In order to investigate the catalytic mechanism of Ap-B, we used molecular modelling. In the present work, we generate a molecular model of the whole rat Ap-B structure based on the crystal structure of the human LTA4H [27]. The crystal structures of the Tricorn interacting factor F3 (F3; [44]) and of the aminopeptidase N from E. coli (ePepN; [43, 45]), two other members of the M1 family that exhibit less than 25 % of identity with LTA4H and Ap-B, were considered to be not closely related to Ap-B. Moreover, 4 structural domains exist in F3 [44] and ePepN [43, 45]. Interestingly, this fourth domain is inserted just upstream the conserved amino acid region highlighted in the multiple alignment (Fig. 4, position 490). The Ap-B model is quite comparable to the LTA4H structure particularly at the level of their catalytic domains. Examination, in both structures, of the distances between Zn2+ ion and the chelating residues His325, His328 and Glu348, as well as the shape and size of the substrate-binding pocket shows a perfect homology.

The Ap-B structural model was also used to examine in silico predicted domains. The Ap-B primary structure contains a high consensual RNA binding RNP1 motif [37]. The whole consensus RNP motif is composed of two motifs RNP2 and RNP1, both are highly conserved and are usually found in simple or multiple copies (1 to 4). RNP domain folds into a compact and hydrophobic αβ structure (βαβ topology, a four anti-parallel β-sheet framed by 2 α-helices perpendicular one to another). RNP1 and RNP2 are found in the two central (underlined) strands, β4-β1–β3-β2. In Ap-B, the absence of RNP2 motif and the fact that RNP1 is not included in a β-sheet could prevent a functional role in RNA binding. Indeed, the presence of this RNP1 motif could be attributed to a vestigial persistence resulting from gene duplications and a loss of nuclear functions in the course of the evolutionary process. Conversely, the presence of a different RNP domain in Ap-B structure could lead to the hypothesis that this protein has gained new interactions via new domains and new structures. RNP1 might be functional and form a particular structure with another motif than RNP2. Indeed, the Ap-B primary structure contains putative nuclear localization sequences and some data supports the hypothesis that this exopeptidase could migrate to the nuclear compartment (unpublished results). Further studies should demonstrate whether Ap-B is also a nuclear protein. In this case, the role of this RNP1 motif will remain to be clarified.

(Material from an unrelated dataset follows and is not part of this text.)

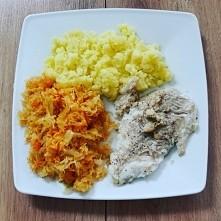 pieczony dorsz z ziemniaczkami i surówka z kapusty kiszonej i  marchewki
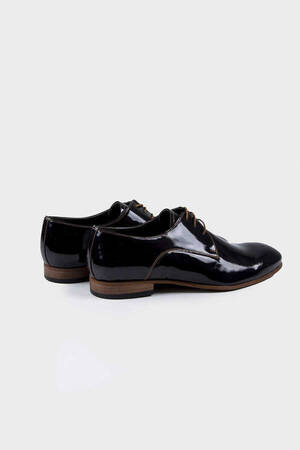 Black Classic Oxford Shoes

The COOH-terminal domains of LTA4H and Ap-B show a structural region similar to the Armadillo repeats or to the HEAT domains. These folds are usually composed of 3 to 36 pairs of anti-parallel α-helices that together form superhelices. The α-helices are commonly 37 to 47 amino acids long in the heat domains and about 40 amino acids long in the armadillo repeats. The known proteins containing these motifs share functions in protein-protein interaction/recognition [3335]. Although this putative domain in Ap-B and LTA4H exhibits shorter α-helices (maximum of 15 residues), the super helical fold present in both structures could lead to variations in the strength of interactions and/or to different interacting proteins.

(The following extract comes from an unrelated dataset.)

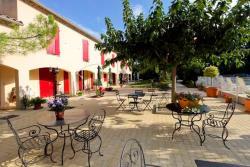 Hotel Prato Plage, 534 chemin De Prato plage, 84210, Pernes-les-Fontaines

In addition to the potential HEAT domain, Ap-B exhibits several other features, such as putative SH3 domains, negative electrostatic potential, large hydrophobic patches leading to the hypothesis that this enzyme might interact with different partners in different functions. These characters are generally different from those of LTA4H and have been highlighted by the structural model proposed. Differences in the electrostatic potential distribution between Ap-B and LTA4H might reflect putative (or different) protein-protein interactions. Ap-B interacts with the outer cytoplasmic membrane of cells and this interaction might occur by protein-protein interactions [4, 19]. Ap-B participates, probably with different endopeptidases, to an initial maturation process of neuropeptides and pro-hormones that might involve an endopeptidase/aminopeptidase complex [4, 1518]. Similar roles could be attributed to hydrophobic patches, which delineate putative interacting surface. Ap-B exhibits larger hydrophobic patches than LTA4H. On the other hand, the negative electrostatic potential at the level of the catalytic site might explain the difference of enzyme specificity and between their respective substrates: rather negative for LTA4H, rather positive for Ap-B. Indeed, a long loop found in both enzymes (Ap-B, K395LRVKIEPGVDPDDTY410; LTA4H, K364LVVDLTDIDPDVAY378; Fig. 4), delimits and separates the active center from the protein surface. This loop, containing a small α-helix, seems to be involved in substrate specificity as shown by site-directed mutagenesis studies (LTA4H, [46]; TRH-DE, [47]; Ap-B, [48]) and structural data (LTA4H, [27]). A detailed examination of the corresponding sequences shows that the LTA4H sequence is more hydrophobic than the Ap-B sequence, the latter exhibiting a high number of basic amino acids. Moreover, the distribution of acidic residues shows a significant difference in both loops. They are regularly distributed in the LTA4H loop structure and rather gathered up one end of the loop in Ap-B, the last aspartate residue belonging to the small α-helix pointing towards the active site.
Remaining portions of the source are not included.